Nach einer besonderen (in Anspruch 6 des Hauptpatentes unter Schutz gestellten) Ausführungsform erfolgt vorteilhaft bei gleichzeitiger Betätigung mehrerer Werkzeuge die
Überführung der Wasser-Zu- und Ablaufventile in die Anfangsstellung durch den Kolben eines »Ladezylinders«, der durch eine Handsteuerung mit Druckwasser aus einem Akkumulator versehen wird, wobei die Zurückführung des Kolbens des Ladezylinders durch einen besonderen vom Überdruck in einem der Arbeitszylinder ausgelösten Umsteuerkolben in Verbindung mit einem Entlastungsventil bewirkt wird.
Die vorliegende Erfindung betrifft eine weitere Ausbildung dieser Werkzeugmaschinensteuerung, indem für mehrere nacheinander zu ' betätigende hydraulische (Haupt-) Zylinder, deren jeder eine bestimmte Werkzeugbeweguug steuert, je ein »Ladezylinder« mit Ladekolben ausgeführt wird, derart, daß die nach Hubvollendung einer Werkzeugbewegung eintretende Drucksteigerung in der Verbindungs-, leitung der akkumulatorlosen Hochdruckpumpe mit dem betreffenden Hauptzylinder zur öffnung eines Druckwasserventils benutzt wird, um den Ladezylinder für den nächsten Hauptzylinder zur Wirkung zu bringen, so daß dessen Kolben die Ventile für die Steuerung dieses Hauptzylinders unter Spannung ihrer Federn in die Lage zur Einleitung der Werkzeugbewegung bringt. Um hierbei zur rechten Zeit die Kolben der Ladezylinder in ihre Anfangsstellung zurückzubringen, damit beim Auslösen der Ventilfedern nach Vollendung der Werkzeugbewegung die Ventile plötzlich umspringen können, ist jeder Ladezylinder mit einem Überdruckventil versehen, das bei Erreichung des Ladekolbenhubes und der dadurch bedingten Steigerung in der Ladezylinderleitung ein Entlastungsventil öffnet. Auf <diese Weise wird bei einer Hintereinanderschaltung mehrerer hydraulischer Hauptzylinder zur Steuerung verschiedener Werkzeugbewe-
gungen ein schnelles, mit großer Kraft erfolgendes öffnen und Schließen der Ventile erreicht ; auch nehmen alle Ventile, da sie erst durch die Ladezylinder aus der Ruhestellung (oder Schlußstellung) in die Arbeitsstellung (Anfangsstellung) gebracht und durch Auslösung ihrer Federn in die Ruhestellung wieder zurückgeführt worden sind, am Ende der gesamten Werkzeugbewegungen dieselben Stellungen ein, so daß ein erneutes Einstellen von Hand, um eine wiederholte Gruppe von Werkzeugbewegungen vorzunehmen, nicht nötig ist.

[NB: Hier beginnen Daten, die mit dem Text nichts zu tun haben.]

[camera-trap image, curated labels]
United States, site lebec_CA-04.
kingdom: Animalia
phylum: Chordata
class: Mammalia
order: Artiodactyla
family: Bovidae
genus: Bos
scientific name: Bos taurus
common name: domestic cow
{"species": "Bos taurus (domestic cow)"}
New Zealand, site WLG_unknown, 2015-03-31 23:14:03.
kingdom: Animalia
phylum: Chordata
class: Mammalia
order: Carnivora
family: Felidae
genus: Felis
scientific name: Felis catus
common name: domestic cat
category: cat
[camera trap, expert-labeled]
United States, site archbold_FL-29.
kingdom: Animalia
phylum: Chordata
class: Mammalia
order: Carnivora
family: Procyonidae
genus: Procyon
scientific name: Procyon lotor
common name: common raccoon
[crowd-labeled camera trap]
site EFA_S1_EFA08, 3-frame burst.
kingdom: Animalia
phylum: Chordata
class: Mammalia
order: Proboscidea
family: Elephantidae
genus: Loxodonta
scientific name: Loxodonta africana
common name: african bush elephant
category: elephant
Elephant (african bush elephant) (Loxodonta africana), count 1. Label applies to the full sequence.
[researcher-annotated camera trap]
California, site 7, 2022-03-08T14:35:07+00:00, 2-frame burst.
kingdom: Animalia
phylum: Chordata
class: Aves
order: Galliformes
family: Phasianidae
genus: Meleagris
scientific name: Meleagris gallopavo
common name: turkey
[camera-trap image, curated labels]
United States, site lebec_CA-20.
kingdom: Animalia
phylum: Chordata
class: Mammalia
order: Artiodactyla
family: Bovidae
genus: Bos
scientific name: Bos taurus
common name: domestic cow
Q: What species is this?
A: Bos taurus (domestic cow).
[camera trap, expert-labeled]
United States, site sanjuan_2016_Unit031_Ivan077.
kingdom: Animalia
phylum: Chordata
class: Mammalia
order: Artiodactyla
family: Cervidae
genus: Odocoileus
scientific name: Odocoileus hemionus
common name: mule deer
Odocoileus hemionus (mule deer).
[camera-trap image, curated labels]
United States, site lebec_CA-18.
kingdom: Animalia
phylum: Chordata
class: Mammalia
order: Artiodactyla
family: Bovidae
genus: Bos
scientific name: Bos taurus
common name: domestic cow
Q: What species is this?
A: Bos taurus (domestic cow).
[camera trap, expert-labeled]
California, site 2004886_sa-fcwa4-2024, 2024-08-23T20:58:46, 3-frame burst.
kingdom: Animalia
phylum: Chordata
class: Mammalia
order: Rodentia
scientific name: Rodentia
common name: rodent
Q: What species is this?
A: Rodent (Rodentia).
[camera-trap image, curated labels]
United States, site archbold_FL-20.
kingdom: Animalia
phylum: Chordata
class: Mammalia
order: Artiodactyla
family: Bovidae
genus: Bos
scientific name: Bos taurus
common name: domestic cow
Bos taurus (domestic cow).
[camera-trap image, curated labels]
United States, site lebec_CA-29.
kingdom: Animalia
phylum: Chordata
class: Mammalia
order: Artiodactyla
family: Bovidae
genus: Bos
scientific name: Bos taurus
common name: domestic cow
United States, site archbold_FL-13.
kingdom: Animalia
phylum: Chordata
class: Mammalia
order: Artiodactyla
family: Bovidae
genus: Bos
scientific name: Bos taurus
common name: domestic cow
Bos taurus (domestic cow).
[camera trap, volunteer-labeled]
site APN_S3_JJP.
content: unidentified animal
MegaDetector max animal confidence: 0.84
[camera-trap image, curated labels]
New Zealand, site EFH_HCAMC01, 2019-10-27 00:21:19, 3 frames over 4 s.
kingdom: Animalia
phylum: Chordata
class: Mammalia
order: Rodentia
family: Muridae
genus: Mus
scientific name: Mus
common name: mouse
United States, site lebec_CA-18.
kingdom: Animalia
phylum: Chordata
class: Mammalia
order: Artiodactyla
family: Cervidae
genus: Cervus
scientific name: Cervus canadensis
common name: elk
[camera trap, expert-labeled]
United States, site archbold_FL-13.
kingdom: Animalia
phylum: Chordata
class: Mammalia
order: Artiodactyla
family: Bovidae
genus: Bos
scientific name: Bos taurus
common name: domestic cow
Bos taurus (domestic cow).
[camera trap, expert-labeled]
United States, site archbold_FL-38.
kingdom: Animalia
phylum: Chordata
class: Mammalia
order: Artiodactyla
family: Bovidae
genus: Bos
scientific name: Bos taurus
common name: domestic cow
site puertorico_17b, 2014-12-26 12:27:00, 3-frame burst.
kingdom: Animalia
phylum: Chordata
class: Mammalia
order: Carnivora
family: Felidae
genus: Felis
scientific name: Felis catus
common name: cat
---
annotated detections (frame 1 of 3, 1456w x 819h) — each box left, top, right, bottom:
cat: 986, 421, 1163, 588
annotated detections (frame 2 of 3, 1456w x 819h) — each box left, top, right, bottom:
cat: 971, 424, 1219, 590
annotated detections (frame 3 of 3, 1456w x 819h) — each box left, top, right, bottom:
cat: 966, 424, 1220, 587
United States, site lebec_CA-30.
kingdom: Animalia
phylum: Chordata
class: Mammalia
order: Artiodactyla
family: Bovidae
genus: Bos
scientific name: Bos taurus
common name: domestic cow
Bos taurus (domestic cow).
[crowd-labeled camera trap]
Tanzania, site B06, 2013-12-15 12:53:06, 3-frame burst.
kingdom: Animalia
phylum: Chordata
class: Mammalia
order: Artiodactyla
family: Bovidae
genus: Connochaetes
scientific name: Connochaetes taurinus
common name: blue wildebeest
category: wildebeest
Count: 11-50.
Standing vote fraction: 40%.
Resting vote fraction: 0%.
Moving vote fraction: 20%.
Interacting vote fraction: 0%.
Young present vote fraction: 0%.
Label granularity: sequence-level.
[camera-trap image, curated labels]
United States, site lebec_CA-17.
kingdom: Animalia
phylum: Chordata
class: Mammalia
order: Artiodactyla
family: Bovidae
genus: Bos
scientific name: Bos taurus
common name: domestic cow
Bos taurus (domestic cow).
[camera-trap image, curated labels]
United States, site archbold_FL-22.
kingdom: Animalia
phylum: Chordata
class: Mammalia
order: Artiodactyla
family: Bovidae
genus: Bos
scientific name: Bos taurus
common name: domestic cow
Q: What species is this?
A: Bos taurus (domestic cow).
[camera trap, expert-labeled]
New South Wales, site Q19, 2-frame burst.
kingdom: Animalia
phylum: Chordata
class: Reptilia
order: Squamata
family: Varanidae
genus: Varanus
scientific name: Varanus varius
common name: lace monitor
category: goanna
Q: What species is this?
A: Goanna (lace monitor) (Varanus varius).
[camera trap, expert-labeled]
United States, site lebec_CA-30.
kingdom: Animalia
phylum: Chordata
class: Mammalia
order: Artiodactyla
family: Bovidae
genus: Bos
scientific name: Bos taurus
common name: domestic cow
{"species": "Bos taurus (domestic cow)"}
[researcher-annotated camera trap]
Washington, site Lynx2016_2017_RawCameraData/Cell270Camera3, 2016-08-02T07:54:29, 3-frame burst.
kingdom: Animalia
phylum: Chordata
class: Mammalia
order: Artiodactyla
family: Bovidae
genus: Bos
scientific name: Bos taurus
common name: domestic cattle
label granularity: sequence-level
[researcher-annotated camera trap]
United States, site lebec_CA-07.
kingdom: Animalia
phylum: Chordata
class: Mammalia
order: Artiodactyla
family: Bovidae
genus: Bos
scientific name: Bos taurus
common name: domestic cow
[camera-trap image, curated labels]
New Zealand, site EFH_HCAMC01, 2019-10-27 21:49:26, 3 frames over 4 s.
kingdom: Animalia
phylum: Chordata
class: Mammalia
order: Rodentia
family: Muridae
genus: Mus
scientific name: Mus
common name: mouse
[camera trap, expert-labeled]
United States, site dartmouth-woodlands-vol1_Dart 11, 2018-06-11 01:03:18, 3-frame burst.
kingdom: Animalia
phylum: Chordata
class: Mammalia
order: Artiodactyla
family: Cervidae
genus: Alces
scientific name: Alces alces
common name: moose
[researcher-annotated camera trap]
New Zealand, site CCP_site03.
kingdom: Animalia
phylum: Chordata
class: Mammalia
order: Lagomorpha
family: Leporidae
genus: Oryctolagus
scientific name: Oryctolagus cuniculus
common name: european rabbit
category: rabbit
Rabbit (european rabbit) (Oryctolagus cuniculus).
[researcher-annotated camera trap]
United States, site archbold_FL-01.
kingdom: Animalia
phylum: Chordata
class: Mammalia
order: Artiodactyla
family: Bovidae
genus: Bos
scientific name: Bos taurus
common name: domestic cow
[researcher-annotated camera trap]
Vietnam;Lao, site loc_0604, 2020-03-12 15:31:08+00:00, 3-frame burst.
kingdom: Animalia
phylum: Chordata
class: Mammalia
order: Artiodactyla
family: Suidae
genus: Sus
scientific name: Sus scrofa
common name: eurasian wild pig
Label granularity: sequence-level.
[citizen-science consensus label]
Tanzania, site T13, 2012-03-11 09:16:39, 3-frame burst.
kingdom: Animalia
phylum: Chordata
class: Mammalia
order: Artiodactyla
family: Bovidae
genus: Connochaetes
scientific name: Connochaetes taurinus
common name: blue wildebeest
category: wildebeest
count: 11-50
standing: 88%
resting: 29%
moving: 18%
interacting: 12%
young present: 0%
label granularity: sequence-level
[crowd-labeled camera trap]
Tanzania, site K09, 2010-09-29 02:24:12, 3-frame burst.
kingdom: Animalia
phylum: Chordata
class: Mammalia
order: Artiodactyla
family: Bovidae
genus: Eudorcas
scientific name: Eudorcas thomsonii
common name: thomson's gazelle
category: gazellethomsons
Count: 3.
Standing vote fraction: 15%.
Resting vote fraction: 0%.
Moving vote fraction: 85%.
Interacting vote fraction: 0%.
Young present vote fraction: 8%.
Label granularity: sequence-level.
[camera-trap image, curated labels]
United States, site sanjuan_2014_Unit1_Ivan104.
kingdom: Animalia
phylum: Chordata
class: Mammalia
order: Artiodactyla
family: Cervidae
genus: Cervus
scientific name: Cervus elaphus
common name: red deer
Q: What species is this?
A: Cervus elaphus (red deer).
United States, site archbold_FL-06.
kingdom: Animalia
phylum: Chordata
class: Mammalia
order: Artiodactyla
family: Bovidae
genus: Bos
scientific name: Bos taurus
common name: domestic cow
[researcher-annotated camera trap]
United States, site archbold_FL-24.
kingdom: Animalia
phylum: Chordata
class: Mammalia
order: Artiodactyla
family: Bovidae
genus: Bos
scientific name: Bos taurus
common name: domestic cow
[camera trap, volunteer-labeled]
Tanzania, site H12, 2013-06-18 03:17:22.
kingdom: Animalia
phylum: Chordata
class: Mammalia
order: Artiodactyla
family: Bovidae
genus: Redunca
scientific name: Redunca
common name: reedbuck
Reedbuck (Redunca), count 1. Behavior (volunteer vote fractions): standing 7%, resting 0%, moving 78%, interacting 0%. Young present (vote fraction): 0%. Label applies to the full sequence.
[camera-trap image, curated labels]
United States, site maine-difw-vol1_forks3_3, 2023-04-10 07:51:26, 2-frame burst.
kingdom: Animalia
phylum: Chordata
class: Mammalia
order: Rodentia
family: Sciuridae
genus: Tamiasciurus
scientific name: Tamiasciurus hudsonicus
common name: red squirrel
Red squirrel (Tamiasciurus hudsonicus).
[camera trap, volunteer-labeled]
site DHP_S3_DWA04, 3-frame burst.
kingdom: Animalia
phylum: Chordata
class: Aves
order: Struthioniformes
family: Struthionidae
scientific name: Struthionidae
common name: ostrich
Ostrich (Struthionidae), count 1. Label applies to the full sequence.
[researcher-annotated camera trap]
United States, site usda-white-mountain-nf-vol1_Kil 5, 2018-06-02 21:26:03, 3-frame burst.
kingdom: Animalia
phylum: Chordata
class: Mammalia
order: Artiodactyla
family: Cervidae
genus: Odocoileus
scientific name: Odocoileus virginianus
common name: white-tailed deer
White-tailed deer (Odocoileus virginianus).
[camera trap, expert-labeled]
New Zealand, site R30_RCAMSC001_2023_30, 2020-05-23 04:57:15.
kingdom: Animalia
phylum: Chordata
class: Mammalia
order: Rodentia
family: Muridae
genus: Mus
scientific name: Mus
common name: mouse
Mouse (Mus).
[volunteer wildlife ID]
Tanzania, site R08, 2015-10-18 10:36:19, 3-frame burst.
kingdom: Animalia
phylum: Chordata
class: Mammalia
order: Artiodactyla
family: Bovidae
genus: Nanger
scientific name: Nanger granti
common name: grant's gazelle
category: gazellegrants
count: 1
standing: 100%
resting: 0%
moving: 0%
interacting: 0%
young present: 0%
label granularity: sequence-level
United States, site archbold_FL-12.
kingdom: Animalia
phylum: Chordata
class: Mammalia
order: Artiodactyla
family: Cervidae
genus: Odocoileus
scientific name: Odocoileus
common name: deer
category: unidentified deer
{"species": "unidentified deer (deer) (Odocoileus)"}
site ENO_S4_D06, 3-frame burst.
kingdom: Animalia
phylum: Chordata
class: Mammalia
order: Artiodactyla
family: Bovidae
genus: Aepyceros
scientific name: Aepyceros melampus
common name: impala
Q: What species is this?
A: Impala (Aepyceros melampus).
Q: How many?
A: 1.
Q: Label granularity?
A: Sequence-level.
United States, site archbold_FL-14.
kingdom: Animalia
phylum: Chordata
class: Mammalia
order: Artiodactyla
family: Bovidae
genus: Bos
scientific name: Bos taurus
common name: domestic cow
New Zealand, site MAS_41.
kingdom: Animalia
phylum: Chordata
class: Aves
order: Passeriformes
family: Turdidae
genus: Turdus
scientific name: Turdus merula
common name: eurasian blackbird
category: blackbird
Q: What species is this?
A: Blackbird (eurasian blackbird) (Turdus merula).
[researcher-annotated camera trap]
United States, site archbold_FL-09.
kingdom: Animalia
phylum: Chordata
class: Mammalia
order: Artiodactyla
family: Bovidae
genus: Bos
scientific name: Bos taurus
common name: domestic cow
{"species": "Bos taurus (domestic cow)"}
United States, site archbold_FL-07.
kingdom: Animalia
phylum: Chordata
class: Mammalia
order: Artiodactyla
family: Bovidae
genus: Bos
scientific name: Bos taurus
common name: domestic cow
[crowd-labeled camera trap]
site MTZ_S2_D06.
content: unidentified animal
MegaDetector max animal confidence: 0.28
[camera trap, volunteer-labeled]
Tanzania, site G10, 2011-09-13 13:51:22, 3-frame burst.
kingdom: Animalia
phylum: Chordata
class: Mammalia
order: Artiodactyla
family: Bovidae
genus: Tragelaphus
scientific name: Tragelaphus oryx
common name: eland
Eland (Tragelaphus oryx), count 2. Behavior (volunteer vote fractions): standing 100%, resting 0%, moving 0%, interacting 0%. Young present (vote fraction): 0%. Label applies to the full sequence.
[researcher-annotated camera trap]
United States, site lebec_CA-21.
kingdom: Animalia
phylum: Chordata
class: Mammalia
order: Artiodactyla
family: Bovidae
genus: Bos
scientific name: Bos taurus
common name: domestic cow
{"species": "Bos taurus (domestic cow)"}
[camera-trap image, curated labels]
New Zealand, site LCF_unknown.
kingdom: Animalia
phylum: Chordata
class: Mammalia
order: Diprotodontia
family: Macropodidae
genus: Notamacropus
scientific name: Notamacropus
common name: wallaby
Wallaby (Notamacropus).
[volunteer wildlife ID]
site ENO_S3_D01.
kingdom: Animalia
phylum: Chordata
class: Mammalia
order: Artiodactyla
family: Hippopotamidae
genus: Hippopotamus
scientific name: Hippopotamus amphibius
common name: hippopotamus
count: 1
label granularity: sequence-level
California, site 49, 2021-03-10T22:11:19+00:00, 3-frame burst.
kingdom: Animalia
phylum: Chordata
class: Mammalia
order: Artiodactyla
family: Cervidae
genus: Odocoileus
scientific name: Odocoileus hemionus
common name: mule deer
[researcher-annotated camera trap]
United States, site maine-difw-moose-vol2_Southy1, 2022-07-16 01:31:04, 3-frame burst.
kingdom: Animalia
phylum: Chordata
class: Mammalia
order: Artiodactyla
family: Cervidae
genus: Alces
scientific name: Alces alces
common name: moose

Zu diesem Zwecke wird gemäß der vorliegenden Erfindung in einer Reihe hintereinander zu betätigender Arbeitszylinder der Ladezylinder für die Zu- und Ablaufventile des einen Zylinders derart in Verbindung mit dem vorhergehenden Arbeitszylinder gebracht, daß, wenn ein Arbeitszylinder seine Arbeit vollendet hat, er nicht nur mit Hilfe des hydraulischen Steuerorgans seinen Rücklauf einleitet, sondern auch durch dasselbe oder ein anderes hydraulisches Steuerorgan den Ladezylinder für den nächsten Arbeitszylinder mit Druckwasser versieht, so daß dieser die Zu- und Ablaufventile des nächsten Arbeitszylinders in die dessen Vorwärtsbewegung einleitende Lage bringt. Auf diese Weise werden also die Zu- und Ablaufventile einesteils vom Ladezylinder in die gesperrte Anfangsstellung gebracht, andernteils durch Auslösung der Sperrung mittels der hydraulischen Steuerorgane durch Federwirkung wieder in die ursprüngliehe Stellung zurückgebracht, so daß eine vollständig selbsttätige Bewegung ohne Eingreifen der Hand des Arbeiters nach einem vorher für eine Reihe von Arbeitszylindern aufgestellten Plane ermöglicht wird.
Diese Betriebsart hat namentlich Bedeutung für die Lösung der am meisten vorkommenden Aufgabe, jedes Werkzeug erst einen schnellen Vorwärtsgang bis zur Erreichung des Arbeitsstückes (Leergang) Und dann einen langsamen Vorschub während der eigentlichen Arbeitsperiode (Arbeitsgang) ausführen zu lassen.
Es sind daher bei den nachstehend dargestellten Ausführungsformen dieser Ladezylinder, die zur Hin- und Herbewegung der Druckwasser-Zulaß- und Ablaßventile der Hauptzylinder dienen, noch besondere Ladezylinder vorgesehen, die auf Verbindungsventile zwischen der akkumulatorlosen Hochdruckpumpe des betreffenden Zylinders und einem Akkumulator wirken, um den Arbeitskolben der Hauptzylinder erst schnell (mit Akkumulatorwasser) bis zur Annäherung an das Werkzeug vorzuschieben und ihn dann nach Absperrung des.; Akkumulators schrittweise unabhängig vom Widerstand weiterzubewegen.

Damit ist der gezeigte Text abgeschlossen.